Some layers from the model checkpoint at Helsinki-NLP/opus-mt-en-fr were not used when initializing TFMarianMTModel: ['final_logits_bias']
- This IS expected if you are initializing TFMarianMTModel from the checkpoint of a model trained on another task or with another architecture (e.g. initializing a BertForSequenceClassification model from a BertForPreTraining model).
- This IS NOT expected if you are initializing TFMarianMTModel from the checkpoint of a model that you expect to be exactly identical (initializing a BertForSequenceClassification model from a BertForSequenceClassification model).
All the layers of TFMarianMTModel were initialized from the model checkpoint at Helsinki-NLP/opus-mt-en-fr.
If your task is similar to the task the model of the checkpoint was trained on, you can already use TFMarianMTModel for predictions without further training.


Note that  we don't get a warning like in our classification example.

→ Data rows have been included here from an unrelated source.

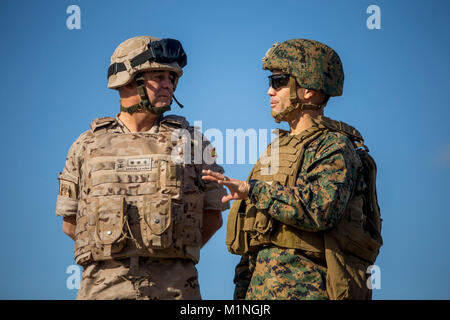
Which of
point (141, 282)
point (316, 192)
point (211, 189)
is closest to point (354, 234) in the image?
point (316, 192)

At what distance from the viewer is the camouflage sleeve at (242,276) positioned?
35.6 feet

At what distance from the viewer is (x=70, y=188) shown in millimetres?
11852

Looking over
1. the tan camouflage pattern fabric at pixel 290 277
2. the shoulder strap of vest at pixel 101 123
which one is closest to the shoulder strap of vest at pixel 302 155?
the tan camouflage pattern fabric at pixel 290 277

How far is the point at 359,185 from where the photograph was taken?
33.6 feet

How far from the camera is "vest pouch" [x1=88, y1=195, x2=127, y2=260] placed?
1102 centimetres

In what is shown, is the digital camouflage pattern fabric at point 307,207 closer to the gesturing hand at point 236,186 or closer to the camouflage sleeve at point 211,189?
the gesturing hand at point 236,186

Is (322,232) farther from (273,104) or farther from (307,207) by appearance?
(273,104)

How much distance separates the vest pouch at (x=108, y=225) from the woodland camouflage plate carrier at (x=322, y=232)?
1.54 m

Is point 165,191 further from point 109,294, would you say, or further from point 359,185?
point 359,185

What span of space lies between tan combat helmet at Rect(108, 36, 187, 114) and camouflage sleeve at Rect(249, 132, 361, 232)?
9.20 ft

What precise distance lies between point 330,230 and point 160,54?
3.89 metres

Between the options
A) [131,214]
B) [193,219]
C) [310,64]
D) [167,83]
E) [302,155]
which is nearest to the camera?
[302,155]

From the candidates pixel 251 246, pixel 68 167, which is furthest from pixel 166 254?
pixel 68 167

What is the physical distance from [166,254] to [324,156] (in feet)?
8.96
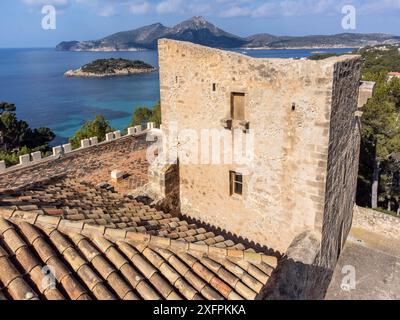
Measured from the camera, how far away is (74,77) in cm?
12181

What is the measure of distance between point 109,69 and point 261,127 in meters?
134

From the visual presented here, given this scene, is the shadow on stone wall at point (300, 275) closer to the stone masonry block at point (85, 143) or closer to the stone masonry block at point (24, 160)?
the stone masonry block at point (24, 160)

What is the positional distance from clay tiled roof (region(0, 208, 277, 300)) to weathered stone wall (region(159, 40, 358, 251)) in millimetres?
3177

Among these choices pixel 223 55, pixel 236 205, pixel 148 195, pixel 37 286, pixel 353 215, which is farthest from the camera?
pixel 353 215

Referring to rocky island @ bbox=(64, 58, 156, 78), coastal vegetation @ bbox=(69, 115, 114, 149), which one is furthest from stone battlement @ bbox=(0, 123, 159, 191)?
rocky island @ bbox=(64, 58, 156, 78)

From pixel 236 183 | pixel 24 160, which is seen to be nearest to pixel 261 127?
pixel 236 183

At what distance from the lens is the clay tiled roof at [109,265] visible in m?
3.83

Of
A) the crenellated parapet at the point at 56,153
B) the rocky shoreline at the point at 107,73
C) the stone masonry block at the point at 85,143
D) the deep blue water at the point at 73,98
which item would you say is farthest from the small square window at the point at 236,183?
the rocky shoreline at the point at 107,73

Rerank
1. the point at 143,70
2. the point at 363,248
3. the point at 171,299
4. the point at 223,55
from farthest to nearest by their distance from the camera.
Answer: the point at 143,70 < the point at 363,248 < the point at 223,55 < the point at 171,299

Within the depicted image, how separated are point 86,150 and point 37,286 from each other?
55.0 feet

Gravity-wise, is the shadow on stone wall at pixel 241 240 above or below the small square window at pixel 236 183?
below

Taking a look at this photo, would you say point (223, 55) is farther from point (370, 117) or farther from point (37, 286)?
point (370, 117)

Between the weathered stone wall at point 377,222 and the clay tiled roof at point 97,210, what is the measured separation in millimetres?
8436

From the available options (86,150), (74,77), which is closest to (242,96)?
(86,150)
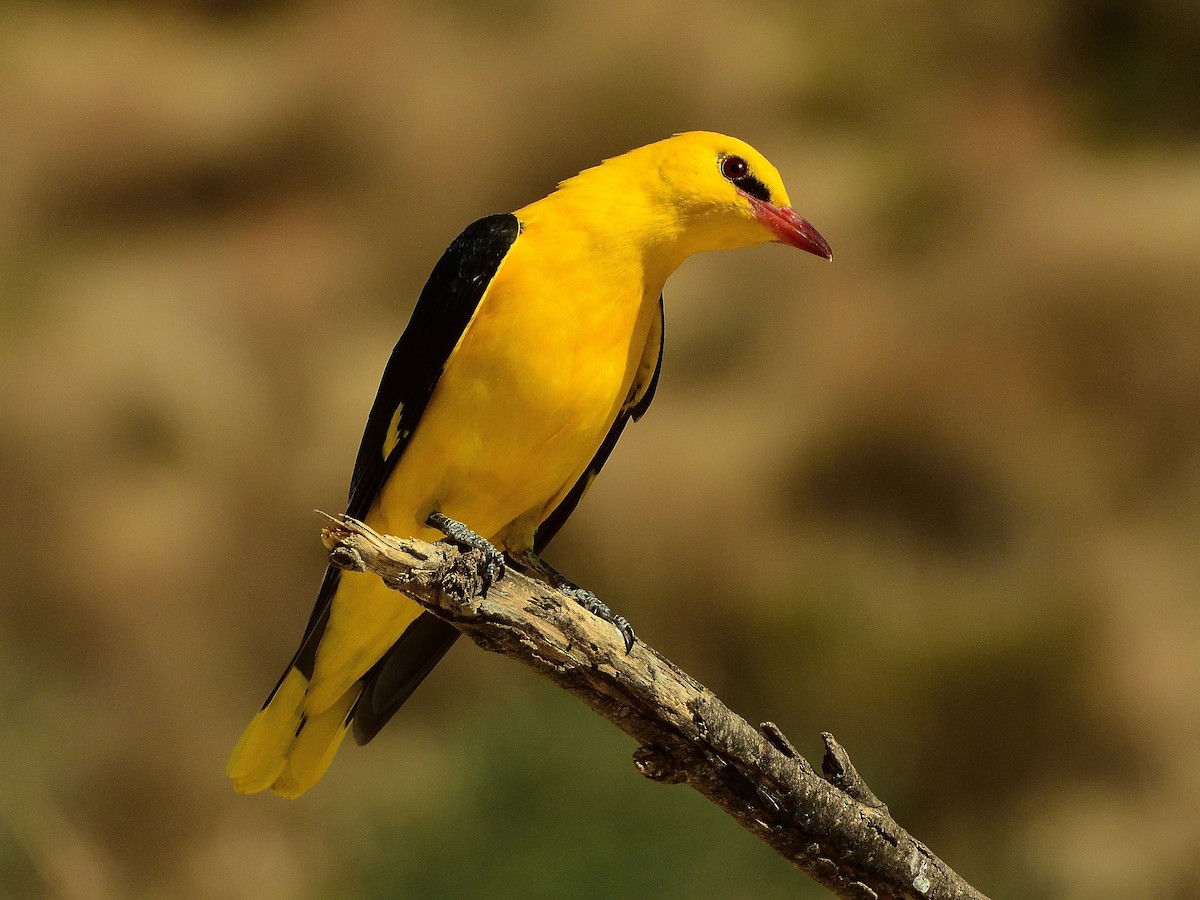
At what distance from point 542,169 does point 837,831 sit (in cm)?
525

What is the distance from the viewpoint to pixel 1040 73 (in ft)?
24.6

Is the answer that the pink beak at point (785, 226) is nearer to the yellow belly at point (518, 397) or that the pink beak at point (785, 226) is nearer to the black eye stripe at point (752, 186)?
the black eye stripe at point (752, 186)

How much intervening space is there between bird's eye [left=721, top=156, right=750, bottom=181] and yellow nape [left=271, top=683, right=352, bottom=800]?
205cm

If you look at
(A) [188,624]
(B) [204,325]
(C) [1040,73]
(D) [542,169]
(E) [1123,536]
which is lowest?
(A) [188,624]

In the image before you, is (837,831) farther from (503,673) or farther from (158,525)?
(158,525)

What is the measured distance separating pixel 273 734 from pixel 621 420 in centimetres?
153

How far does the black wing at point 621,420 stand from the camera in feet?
12.7

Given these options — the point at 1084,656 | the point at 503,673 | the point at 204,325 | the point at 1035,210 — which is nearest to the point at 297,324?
the point at 204,325

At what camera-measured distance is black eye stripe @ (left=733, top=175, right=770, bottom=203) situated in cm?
366

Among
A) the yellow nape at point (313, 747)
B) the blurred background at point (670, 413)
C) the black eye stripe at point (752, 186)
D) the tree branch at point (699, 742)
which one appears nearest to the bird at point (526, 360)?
the black eye stripe at point (752, 186)

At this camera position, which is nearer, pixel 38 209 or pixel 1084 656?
pixel 1084 656

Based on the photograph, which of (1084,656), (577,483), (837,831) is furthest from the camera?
(1084,656)

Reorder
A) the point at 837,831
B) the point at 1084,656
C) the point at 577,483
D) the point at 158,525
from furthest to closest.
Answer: the point at 158,525 → the point at 1084,656 → the point at 577,483 → the point at 837,831

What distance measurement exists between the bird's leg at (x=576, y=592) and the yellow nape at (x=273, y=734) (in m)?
0.83
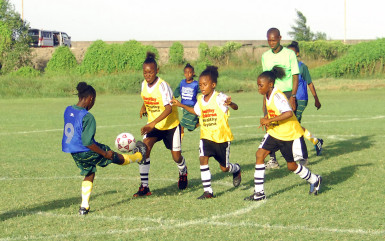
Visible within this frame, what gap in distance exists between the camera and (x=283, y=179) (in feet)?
33.4

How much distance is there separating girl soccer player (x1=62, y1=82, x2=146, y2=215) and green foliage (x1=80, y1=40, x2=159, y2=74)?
36429mm

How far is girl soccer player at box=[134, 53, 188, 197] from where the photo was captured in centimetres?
916

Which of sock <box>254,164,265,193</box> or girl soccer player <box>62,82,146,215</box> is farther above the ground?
girl soccer player <box>62,82,146,215</box>

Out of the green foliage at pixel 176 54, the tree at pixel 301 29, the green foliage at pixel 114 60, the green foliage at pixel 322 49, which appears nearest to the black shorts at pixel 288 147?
the green foliage at pixel 114 60

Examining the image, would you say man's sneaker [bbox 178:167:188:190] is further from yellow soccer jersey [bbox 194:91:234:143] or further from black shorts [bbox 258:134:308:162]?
black shorts [bbox 258:134:308:162]

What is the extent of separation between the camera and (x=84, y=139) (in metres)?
7.60

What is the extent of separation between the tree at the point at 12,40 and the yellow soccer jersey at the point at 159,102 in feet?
126

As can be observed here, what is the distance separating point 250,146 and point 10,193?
6.72 m

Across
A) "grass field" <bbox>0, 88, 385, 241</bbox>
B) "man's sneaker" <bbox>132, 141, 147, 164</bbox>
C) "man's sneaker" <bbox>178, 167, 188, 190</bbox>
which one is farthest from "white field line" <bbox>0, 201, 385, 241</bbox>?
"man's sneaker" <bbox>178, 167, 188, 190</bbox>

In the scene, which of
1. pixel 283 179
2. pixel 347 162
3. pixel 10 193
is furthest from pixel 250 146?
pixel 10 193

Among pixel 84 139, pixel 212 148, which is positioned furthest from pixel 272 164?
pixel 84 139

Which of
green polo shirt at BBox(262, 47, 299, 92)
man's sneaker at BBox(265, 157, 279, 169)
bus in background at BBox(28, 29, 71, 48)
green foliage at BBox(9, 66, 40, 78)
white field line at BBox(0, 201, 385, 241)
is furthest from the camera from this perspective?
bus in background at BBox(28, 29, 71, 48)

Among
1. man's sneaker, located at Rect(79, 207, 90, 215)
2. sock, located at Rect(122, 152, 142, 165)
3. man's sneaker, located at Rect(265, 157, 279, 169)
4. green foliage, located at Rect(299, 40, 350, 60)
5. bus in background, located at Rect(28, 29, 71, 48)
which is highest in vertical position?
bus in background, located at Rect(28, 29, 71, 48)

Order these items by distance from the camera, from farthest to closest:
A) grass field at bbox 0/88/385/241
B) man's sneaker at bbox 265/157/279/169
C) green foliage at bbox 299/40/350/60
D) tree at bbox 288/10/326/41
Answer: tree at bbox 288/10/326/41, green foliage at bbox 299/40/350/60, man's sneaker at bbox 265/157/279/169, grass field at bbox 0/88/385/241
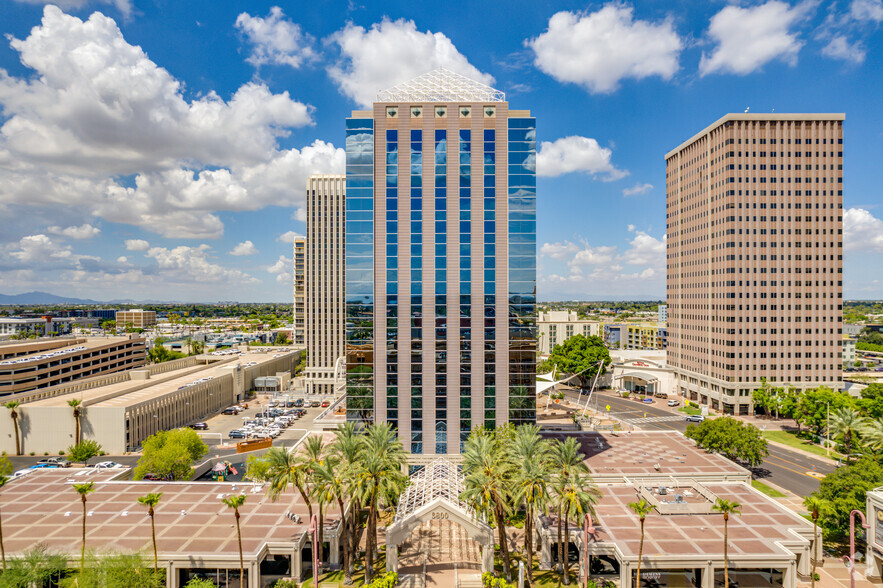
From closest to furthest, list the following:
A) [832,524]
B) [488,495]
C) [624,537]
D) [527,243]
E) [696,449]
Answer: [488,495], [624,537], [832,524], [527,243], [696,449]

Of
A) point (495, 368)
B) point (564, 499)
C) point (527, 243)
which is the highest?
point (527, 243)

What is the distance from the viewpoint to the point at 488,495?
46.7 m

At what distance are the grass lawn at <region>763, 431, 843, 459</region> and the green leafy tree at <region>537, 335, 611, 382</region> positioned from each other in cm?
5141

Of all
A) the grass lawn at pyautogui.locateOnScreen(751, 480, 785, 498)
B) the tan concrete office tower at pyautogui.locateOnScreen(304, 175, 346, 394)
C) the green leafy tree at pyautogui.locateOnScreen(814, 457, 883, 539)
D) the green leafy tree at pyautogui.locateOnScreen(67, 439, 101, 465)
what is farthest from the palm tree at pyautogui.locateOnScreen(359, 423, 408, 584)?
the tan concrete office tower at pyautogui.locateOnScreen(304, 175, 346, 394)

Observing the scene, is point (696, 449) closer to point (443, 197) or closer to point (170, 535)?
point (443, 197)

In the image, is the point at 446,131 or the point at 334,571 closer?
the point at 334,571

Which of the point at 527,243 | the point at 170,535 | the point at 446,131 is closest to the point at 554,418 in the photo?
the point at 527,243

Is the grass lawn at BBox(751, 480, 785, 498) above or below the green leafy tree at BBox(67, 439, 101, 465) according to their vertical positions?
below

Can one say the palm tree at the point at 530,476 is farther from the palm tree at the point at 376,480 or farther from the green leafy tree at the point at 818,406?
the green leafy tree at the point at 818,406

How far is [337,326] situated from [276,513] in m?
106

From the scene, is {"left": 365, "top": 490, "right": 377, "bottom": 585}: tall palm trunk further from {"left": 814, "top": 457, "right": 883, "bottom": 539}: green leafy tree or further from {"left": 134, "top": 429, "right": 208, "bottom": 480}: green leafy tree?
{"left": 814, "top": 457, "right": 883, "bottom": 539}: green leafy tree

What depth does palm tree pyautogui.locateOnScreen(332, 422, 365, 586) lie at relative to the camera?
48.9 metres

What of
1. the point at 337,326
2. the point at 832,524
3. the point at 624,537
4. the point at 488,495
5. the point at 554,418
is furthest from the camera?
the point at 337,326

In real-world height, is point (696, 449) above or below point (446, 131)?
below
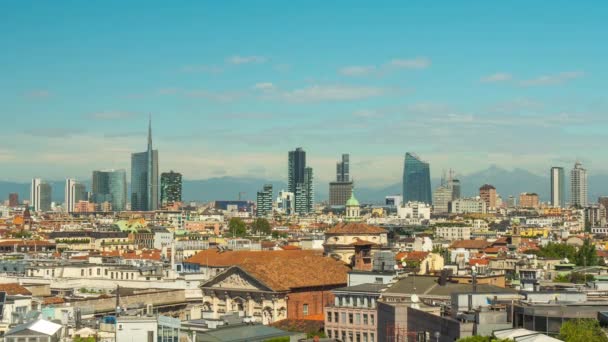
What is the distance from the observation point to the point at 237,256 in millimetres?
92812

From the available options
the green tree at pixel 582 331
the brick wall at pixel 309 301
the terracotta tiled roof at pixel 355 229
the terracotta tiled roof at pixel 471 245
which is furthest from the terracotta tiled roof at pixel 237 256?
the terracotta tiled roof at pixel 471 245

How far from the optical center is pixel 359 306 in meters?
61.5

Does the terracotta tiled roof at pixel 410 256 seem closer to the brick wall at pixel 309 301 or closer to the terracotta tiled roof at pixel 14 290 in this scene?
the brick wall at pixel 309 301

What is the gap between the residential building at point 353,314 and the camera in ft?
198

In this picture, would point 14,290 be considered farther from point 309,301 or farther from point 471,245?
point 471,245

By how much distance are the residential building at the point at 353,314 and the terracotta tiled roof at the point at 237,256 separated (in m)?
17.6

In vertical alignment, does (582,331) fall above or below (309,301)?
above

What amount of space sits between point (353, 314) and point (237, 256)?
32563 mm

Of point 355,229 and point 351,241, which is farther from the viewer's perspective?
point 355,229

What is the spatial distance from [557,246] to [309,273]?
2761 inches

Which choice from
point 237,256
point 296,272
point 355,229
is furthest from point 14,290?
point 355,229

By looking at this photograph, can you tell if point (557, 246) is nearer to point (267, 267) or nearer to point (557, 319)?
point (267, 267)

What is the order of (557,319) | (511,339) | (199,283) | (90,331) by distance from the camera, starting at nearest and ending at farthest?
(511,339)
(557,319)
(90,331)
(199,283)

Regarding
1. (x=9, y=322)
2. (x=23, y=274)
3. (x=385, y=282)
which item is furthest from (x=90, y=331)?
(x=23, y=274)
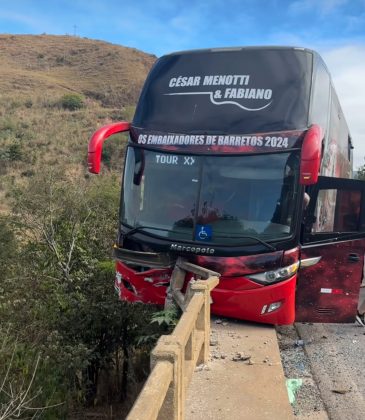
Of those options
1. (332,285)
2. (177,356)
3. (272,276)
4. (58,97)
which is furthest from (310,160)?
(58,97)

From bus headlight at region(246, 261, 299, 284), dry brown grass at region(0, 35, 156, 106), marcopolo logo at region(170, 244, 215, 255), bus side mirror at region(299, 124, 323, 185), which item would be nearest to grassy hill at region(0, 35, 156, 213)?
dry brown grass at region(0, 35, 156, 106)

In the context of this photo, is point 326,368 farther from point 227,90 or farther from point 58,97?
point 58,97

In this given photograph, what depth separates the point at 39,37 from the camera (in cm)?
8069

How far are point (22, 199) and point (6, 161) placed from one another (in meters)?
23.9

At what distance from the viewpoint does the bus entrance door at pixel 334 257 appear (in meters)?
6.85

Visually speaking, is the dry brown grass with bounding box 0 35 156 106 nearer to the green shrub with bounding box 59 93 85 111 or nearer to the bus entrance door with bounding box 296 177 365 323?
the green shrub with bounding box 59 93 85 111

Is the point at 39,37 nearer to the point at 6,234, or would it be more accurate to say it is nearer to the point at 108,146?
the point at 108,146

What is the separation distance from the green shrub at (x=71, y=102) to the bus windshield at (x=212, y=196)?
155 ft

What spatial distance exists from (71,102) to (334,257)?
48144 millimetres

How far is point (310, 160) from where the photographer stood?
582 centimetres

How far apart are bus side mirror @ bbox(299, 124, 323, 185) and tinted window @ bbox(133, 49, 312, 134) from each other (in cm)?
48

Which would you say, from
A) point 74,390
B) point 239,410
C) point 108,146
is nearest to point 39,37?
point 108,146

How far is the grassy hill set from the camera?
3694 centimetres

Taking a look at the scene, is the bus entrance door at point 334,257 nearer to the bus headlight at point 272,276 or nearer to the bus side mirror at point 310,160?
the bus headlight at point 272,276
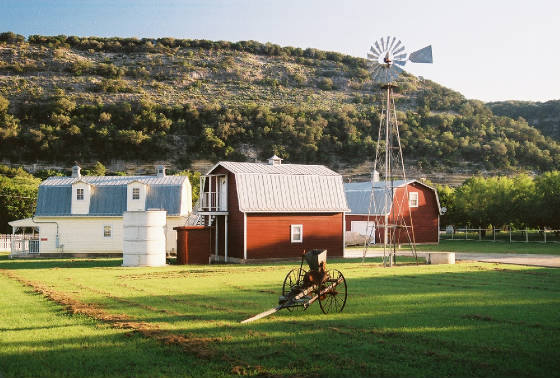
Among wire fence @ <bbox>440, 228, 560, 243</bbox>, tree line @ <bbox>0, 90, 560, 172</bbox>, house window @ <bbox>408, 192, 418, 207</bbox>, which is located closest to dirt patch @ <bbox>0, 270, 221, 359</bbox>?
house window @ <bbox>408, 192, 418, 207</bbox>

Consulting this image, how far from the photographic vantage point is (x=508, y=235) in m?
56.3

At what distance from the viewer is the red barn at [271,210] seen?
33.0 m

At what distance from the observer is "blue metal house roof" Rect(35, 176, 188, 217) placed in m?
38.5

This means we used all the weights of the pretrained model and there is no randomly initialized head in this case.

Next we set some parameters like the learning rate and the `batch_size`and customize the weight decay. 

The last two arguments are to setup everything so we can push the model to the [Hub](https://huggingface.co/models) at the end of training. Remove the two of them if you didn't follow the installation steps at the top of the notebook, otherwise you can change the value of push_to_hub_model_id to something you would prefer.

In [91]:
batch_size = 16
learning_rate = 2e-5
weight_decay = 0.01
num_train_epochs = 1

#model_name = model_checkpoint.split("/")[-1]
#push_to_hub_model_id = f"{model_name}-finetuned-{source_lang}-to-{target_lang}"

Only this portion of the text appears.